• WORK ORDER
Give back every record below word for word, with the pictures omitted.

[Records from a data source]
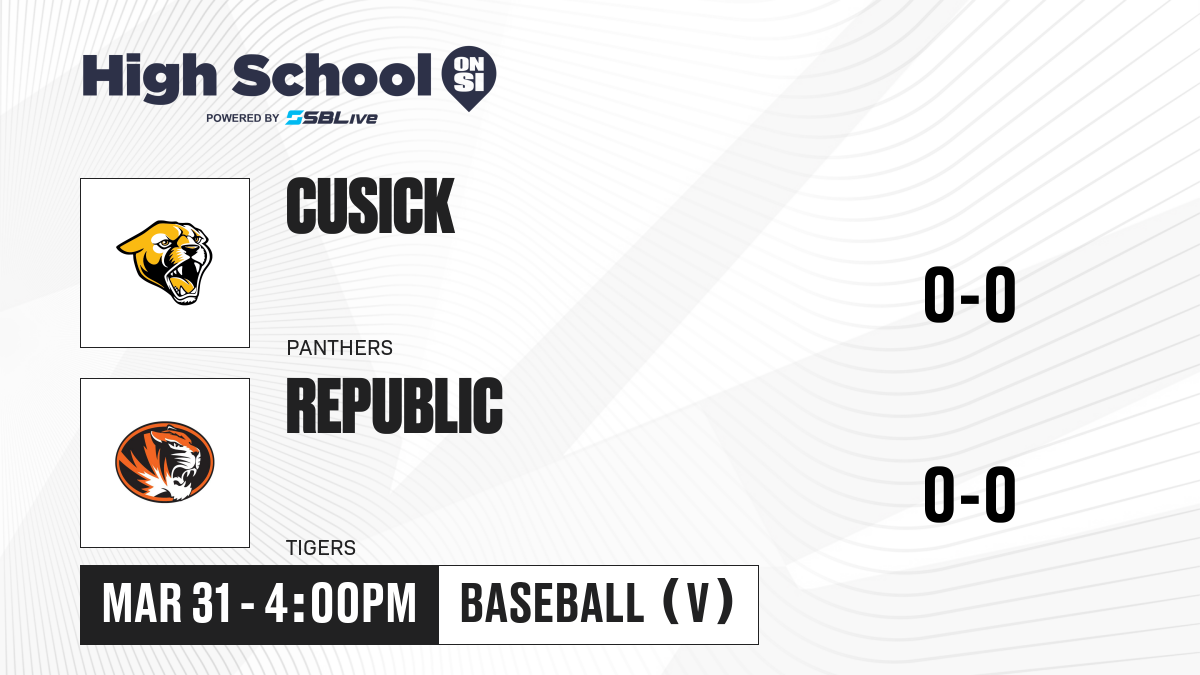 High School ON SI
POWERED BY SBLive

CUSICK
PANTHERS
0-0

REPUBLIC
TIGERS
0-0

MAR 31 - 4:00PM
BASEBALL (V)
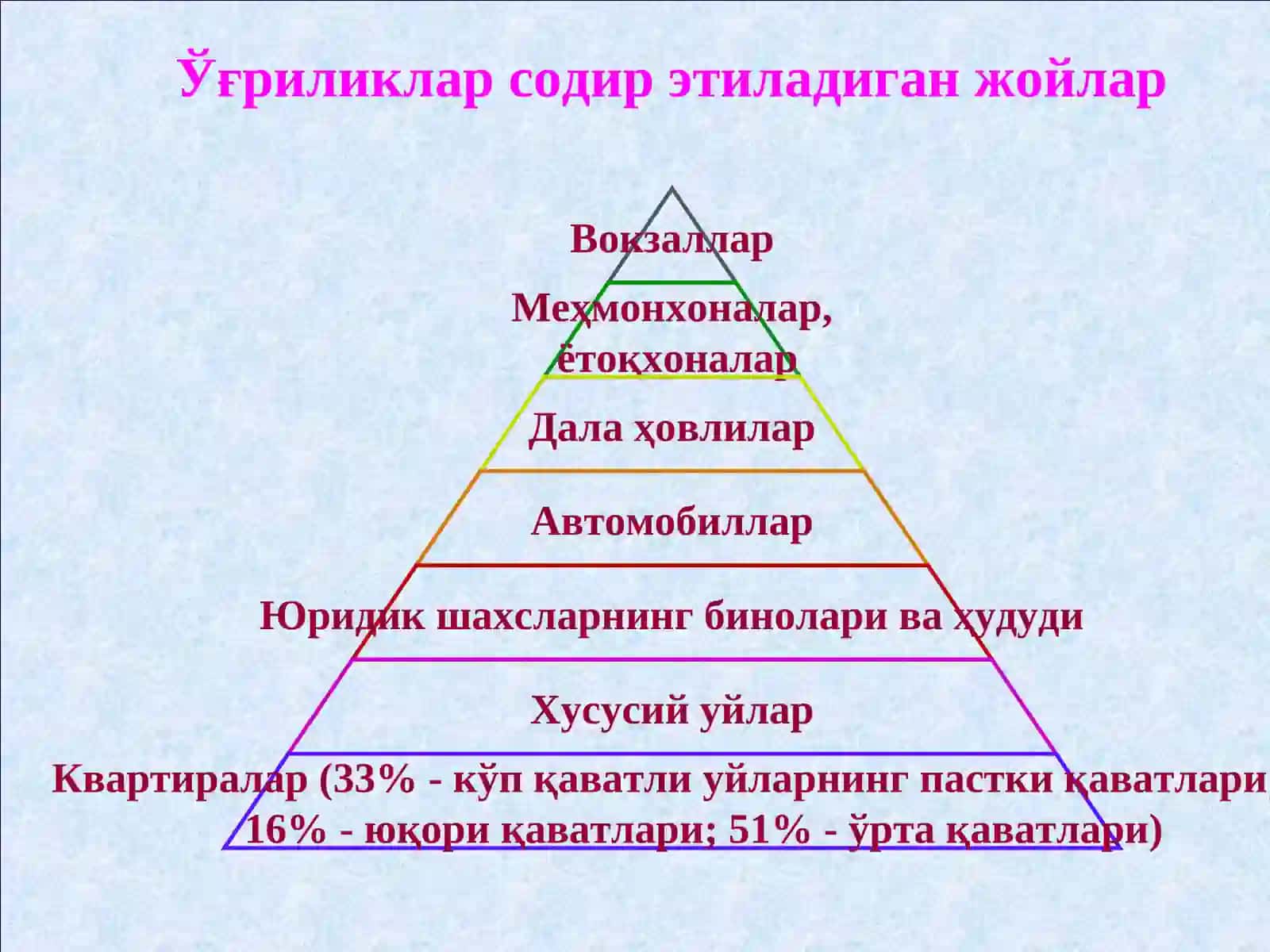 Ўғриликлар содир этиладиган жойлар

Вокзаллар

Меҳмонхоналар, ётоқхоналар

Дала ҳовлилар

Автомобиллар

Юридик шахсларнинг бинолари ва ҳудуди

Хусусий уйлар

Квартиралар (33% - кўп қаватли уйларнинг пастки қаватлари; 16% - юқори қаватлари; 51% - ўрта қаватлари)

• YOUR SOLUTION
 High School ON SI
POWERED BY SBLive

CUSICK
PANTHERS
0-0

REPUBLIC
TIGERS
0-0

MAR 31 - 4:00PM
BASEBALL (V)
 Ўғриликлар содир этиладиган жойлар

Вокзаллар

Меҳмонхоналар, ётоқхоналар

Дала ҳовлилар

Автомобиллар

Юридик шахсларнинг бинолари ва ҳудуди

Хусусий уйлар

Квартиралар (33% - кўп қаватли уйларнинг пастки қаватлари; 16% - юқори қаватлари; 51% - ўрта қаватлари)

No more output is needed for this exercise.